Over one million lights twinkle at The Lights of Christmas in Warm Beach, WA. Having seen a number of places tout the one million number this year, I have to assume that one million is the “stop counting” point for everyone. What I don’t know is how anyone can bill themselves as the largest light display if everyone sort of throws up their hands after the one million mark. I need to know which is actually the biggest without doing any tedious counting myself. I must see the best, the biggest! GIVE ME YOUR DATA!
Ahem. It’s hard not to feel the holiday spirit when the night blazes bright around you, strains of music hang in the air, and all around is your fellow man filled with wonder and delight. We buy a grease-spotted paper bag filled with piping hot doughnuts crusted with cinnamon sugar and kiss the sugar off each other’s lips. A choir sings carols, conducted by a woman whose elaborate arm and body movements look like nothing so much as airbending. Children labor as “elves” in a real workshop, and if you have cash, you can hang their fruits on your tree. One eyes me suspiciously as I take photographs. A gift shop hawks Santa-themed wares, including some cheerily painted on gourds. Trees shine so brightly that I have to turn away, dazzled, as the image hangs on my retinas. It’s a festive sort of pain.

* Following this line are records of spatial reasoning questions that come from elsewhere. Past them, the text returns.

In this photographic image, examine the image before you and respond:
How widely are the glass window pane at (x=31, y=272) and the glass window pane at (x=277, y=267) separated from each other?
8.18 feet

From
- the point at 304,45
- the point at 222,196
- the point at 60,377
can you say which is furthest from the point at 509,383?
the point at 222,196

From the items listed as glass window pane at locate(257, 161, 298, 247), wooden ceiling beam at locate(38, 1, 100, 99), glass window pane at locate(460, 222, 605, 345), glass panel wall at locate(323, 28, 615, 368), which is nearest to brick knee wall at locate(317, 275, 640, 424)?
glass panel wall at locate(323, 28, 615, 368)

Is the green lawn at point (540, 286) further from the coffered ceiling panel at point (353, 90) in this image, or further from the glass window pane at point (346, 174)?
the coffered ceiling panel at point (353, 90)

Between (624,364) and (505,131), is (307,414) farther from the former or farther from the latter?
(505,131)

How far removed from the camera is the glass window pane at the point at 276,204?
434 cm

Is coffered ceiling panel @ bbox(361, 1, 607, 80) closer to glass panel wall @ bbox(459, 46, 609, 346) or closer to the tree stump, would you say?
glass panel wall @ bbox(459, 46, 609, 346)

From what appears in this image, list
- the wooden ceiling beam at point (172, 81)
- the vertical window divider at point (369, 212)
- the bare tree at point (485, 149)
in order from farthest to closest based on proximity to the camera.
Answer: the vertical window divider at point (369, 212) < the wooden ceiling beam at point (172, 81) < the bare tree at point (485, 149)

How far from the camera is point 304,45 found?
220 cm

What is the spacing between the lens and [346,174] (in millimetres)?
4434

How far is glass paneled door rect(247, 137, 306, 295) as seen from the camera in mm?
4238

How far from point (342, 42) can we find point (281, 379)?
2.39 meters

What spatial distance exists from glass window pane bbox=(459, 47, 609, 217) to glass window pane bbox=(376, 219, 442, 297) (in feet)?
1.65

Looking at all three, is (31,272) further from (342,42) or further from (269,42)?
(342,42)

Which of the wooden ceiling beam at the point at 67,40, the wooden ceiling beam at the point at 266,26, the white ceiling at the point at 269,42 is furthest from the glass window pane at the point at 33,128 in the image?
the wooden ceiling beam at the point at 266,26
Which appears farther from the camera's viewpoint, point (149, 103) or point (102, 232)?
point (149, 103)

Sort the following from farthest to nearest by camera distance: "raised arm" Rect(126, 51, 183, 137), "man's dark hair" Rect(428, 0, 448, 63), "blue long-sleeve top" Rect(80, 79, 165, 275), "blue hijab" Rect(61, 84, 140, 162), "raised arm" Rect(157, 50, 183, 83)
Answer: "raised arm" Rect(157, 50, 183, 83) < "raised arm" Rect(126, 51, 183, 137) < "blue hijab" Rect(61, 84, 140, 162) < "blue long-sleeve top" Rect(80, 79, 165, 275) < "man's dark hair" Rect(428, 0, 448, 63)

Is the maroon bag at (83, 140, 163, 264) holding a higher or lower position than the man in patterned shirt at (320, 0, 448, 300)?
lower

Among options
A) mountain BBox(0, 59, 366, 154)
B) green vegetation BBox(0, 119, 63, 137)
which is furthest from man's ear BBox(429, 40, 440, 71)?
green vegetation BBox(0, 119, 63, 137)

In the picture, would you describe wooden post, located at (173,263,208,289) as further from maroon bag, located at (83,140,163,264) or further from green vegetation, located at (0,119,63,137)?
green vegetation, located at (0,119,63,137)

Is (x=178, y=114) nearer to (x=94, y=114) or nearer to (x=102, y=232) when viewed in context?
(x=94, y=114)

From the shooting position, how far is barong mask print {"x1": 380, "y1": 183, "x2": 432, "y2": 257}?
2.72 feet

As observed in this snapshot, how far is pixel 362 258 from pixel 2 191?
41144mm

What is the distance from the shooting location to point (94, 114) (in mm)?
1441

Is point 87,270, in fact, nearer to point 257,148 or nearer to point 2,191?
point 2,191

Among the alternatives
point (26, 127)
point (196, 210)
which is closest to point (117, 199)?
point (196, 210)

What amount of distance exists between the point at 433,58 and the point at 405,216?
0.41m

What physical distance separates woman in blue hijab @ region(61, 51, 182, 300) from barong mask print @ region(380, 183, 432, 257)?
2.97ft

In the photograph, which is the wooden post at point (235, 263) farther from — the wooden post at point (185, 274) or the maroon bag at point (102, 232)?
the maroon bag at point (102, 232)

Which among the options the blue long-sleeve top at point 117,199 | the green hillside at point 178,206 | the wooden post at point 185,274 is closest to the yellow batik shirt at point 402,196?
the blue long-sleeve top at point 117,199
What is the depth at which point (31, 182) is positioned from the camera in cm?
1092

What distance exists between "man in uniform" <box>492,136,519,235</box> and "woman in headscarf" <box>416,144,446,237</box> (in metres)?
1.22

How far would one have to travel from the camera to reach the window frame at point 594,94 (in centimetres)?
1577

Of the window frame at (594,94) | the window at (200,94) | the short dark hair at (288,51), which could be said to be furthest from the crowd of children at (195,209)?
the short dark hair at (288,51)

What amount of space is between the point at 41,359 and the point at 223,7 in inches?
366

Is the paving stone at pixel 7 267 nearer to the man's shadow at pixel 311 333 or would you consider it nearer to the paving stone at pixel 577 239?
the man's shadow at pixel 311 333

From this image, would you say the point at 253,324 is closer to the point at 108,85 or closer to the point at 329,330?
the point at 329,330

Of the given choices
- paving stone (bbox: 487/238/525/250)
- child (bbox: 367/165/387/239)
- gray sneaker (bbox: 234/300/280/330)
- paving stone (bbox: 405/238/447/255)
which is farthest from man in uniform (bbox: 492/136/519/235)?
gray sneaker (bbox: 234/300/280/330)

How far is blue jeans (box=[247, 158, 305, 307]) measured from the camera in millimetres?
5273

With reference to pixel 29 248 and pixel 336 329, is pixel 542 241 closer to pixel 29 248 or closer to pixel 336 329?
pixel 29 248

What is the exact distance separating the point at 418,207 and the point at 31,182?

One of the attractions at The Lights of Christmas is Bruce the Spruce, their talking Christmas tree. You may not know this, but approximately 98% of your time waiting in line to talk to a tree is spent panicking about what in the hell you could possibly say to a talking tree, and this panic is exacerbated when you overhear him asking other people to tell him a joke. Immediately, you will forget every joke you’ve ever heard, except for the ones that are entirely inappropriate to tell around children, and even then, you’ll only recall scraps of the lamest vaguely dirty Dad jokes, all the while moving ever closer to the front of the line. When my turn arrives, I manage to squeak out a question about whether he was the only talking tree and if he was “pining away” for friends, to which he responded with no fewer than three puns in a row, including bidding me farewell with “Cedar later!” I felt a deep and abiding shame that I had been beaten at wordplay by a tree, and spent the rest of the night constructing ever more contrived puns and sad jokes. Why shouldn’t you be afraid of a talking tree? Because his bark is worse than his bite. What did the talking tree do after he said his first word? Take a bough. What did the talking tree do after he was getting too big for his beeches? He went back to his roots. Why doesn’t a lumberjack make a good bedmate for a talking tree? He spends all night sawing logs. What does a talking tree wear to Warm Beach? His swimming trunk. What’s a talking tree’s best friend? A dogwood. …There were more. So very many more. I stopped counting at one million.
I snorted laughing at the tree puns. I would probably have not done even as well as you did if I had to come up with a joke for a talking tree on the spot!
I can usually strike up a conversation with anyone, but for some reason a talking tree is the exception to that rule!